Jak wykorzystać fusy po kawie?
To był pomysł mojego męża, który lubi o sobie mówić, że jest oszczędny, choć według mnie bardziej do niego pasuje słowo „skąpy” – pracuję nad tym ;). Tak skutecznie, że kilka lat temu udało mi się przekonać Piotra do zakupu ekspresu z młynkiem do kawy. Moje małe marzenie, którego nie potrafił zrozumieć, ale wizja wydawania przeze mnie kasy w Starbucksie była dla niego jeszcze gorsza. Zresztą, kobieta zawsze wie, co powiedzieć i zrobić, żeby postawić na swoim, prawda?
Tak więc mój ekhem… oszczędny mąż, widząc, ile fusów idzie do kosza na śmieci, stwierdził, że trzeba je jakoś wykorzystać, co by się nie marnowały. Przeczesał więc internet wzdłuż i wszerz w poszukiwaniu możliwych zastosowań i wiecie co? To był strzał w dziesiątkę! Co ja bym bez tego mojego chłopa zrobiła? Pewnie w spokoju piłabym sobie dalej ulubioną kawę, marnując tyle dobra…

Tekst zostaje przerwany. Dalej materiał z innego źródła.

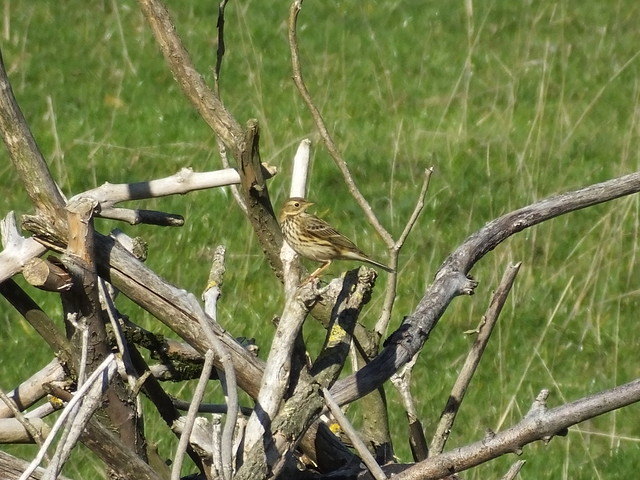 LBJ possibly a pipit?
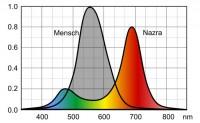 Nazra Farbspektrum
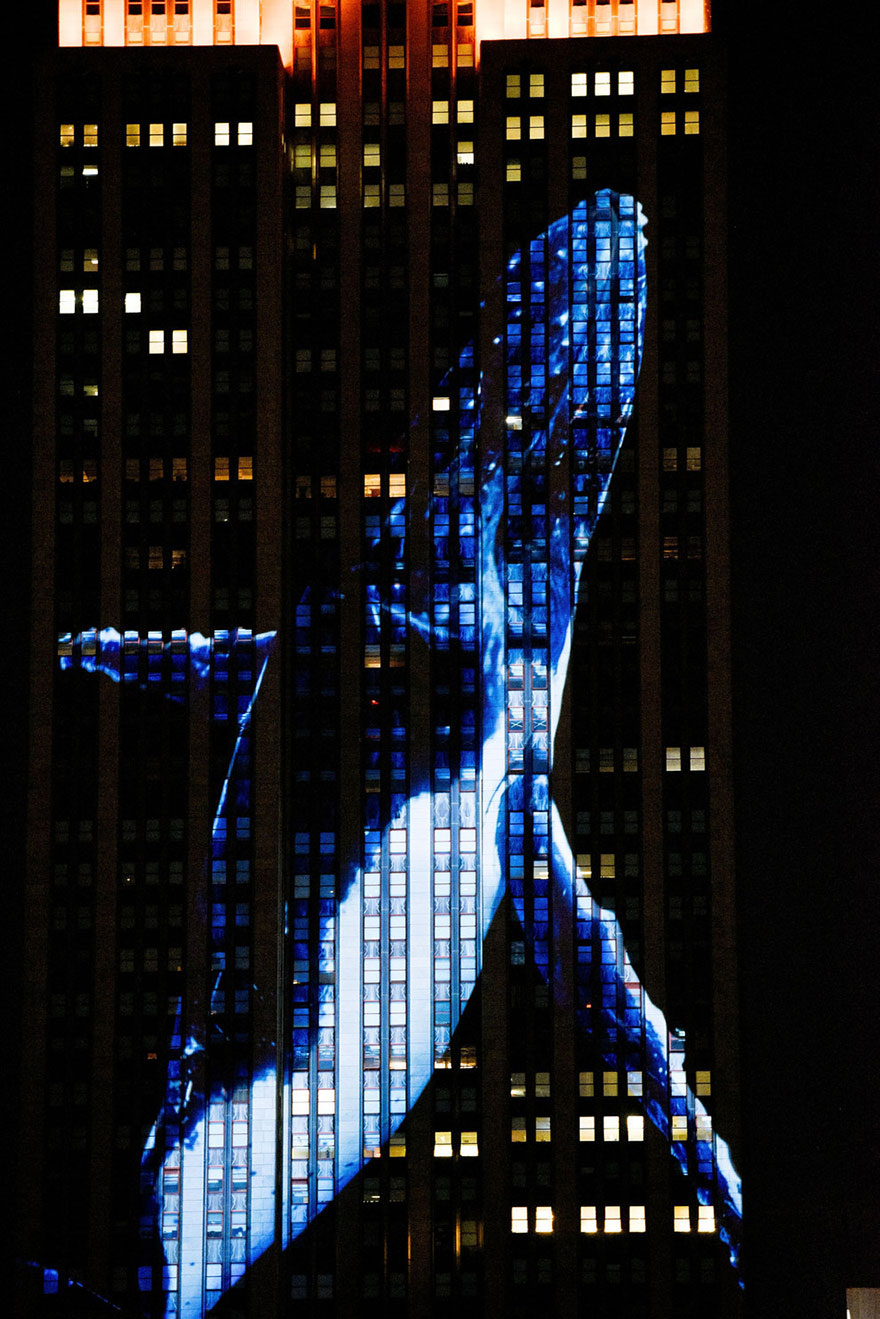 empire-state-projection-endangered-animals-nyc-34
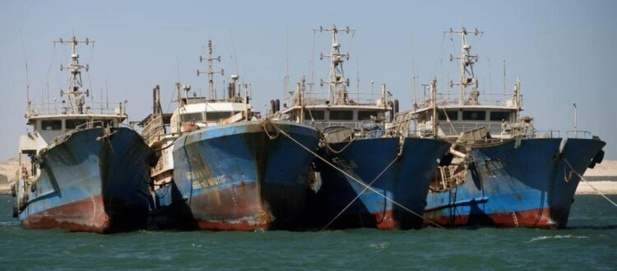 Conséquences néfastes de l'accord de pêche entre le Sénégal et l'Union européenne : Greenpeace demande des mesures pour éviter le déclin de la pêche sénégalaise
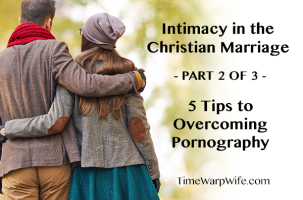 Intimacy in the Christian Marriage – Part 2 of 3 – 5 Tips to Overcoming Pornography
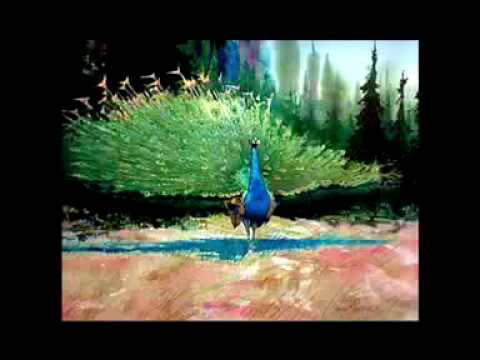 David Rankin's Wildlife Watercolors Exhibition at Kokoon Arts Gallery Cleveland Ohio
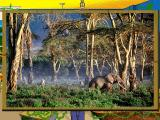 Scholastic's The Magic School Bus Explores the Rainforest Windows This picture shows the African rainforest.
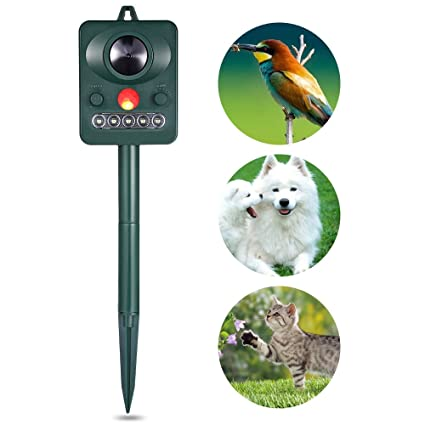Amazon.com: EbuyChX Solar Powered Ultrasonic Animal Bird Repeller with Infrared Detector Green: Home & Kitchen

Bo jak się okazało, fusy – również ze standardowej zalewajki – są źródłem fosforu, magnezu (też się zdziwiłam, bo przecież kawa wypłukuje magnez!), potasu, miedzi i azotu, a do tego zawierają cenne przeciwutleniacze. A jak możemy je wykorzystać w życiu codziennym?
1. ODŚWIEŻACZ.
Fusy świetnie pochłaniają zapachy. Zawsze trzeba je najpierw wysuszyć w piekarniku, a potem? Co tylko fantazja, a raczej potrzeba podpowie! Możesz je umieścić na talerzyku i włożyć do lodówki. Albo zawinąć w kilka warstw gazy lub wsypać do małej materiałowej torebki i schować w butach, szafie, garderobie. Jeśli nieprzyjemny zapach unosi się w całym domu, spróbuj podsmażyć fusy na suchej patelni. Czasami po powrocie z wakacji z rur wydobywa się nieprzyjemny zapach – wsyp do odpływu pół szklanki fusów, zalej litrem gorącej wody i po sprawie.
2. ŚRODEK KONSERWUJĄCY.
Do drewnianych mebli – wystarczy drobno zmielone fusy zalać gorącą wodą i powstałą papkę wetrzeć w drobne rysy lub plamy na drewnianej powierzchni. Wilgotnymi fusami zawiniętymi w gazę możesz również odnowić torebki (czarne lub brązowe). Kawa świetnie odżywia zarówno skórę naturalną jak i ekoskórę.
3. ŚRODEK CZYSZCZĄCY.
Fusy mają całkiem dobre właściwości czyszczące. Wilgotne i zawinięte w gazę można wykorzystać zamiast myjki do garnków i patelni obklejonych tłuszczem, chociaż ja wolę wrzucić naczynia do zmywarki ;). Jeśli masz tłuste ręce (lub nieprzyjemnie pachną np. cebulą), również wymyj je w fusach, a potem przemyj wodą z mydłem i po sprawie.
4. NAWÓZ DO ROŚLIN.
Teraz jest na to idealny czas! Wsyp od czasu do czasu trochę fusów do doniczki lub wyjdź z nimi na ogród, a będzie rosło jak na… Kawie ;).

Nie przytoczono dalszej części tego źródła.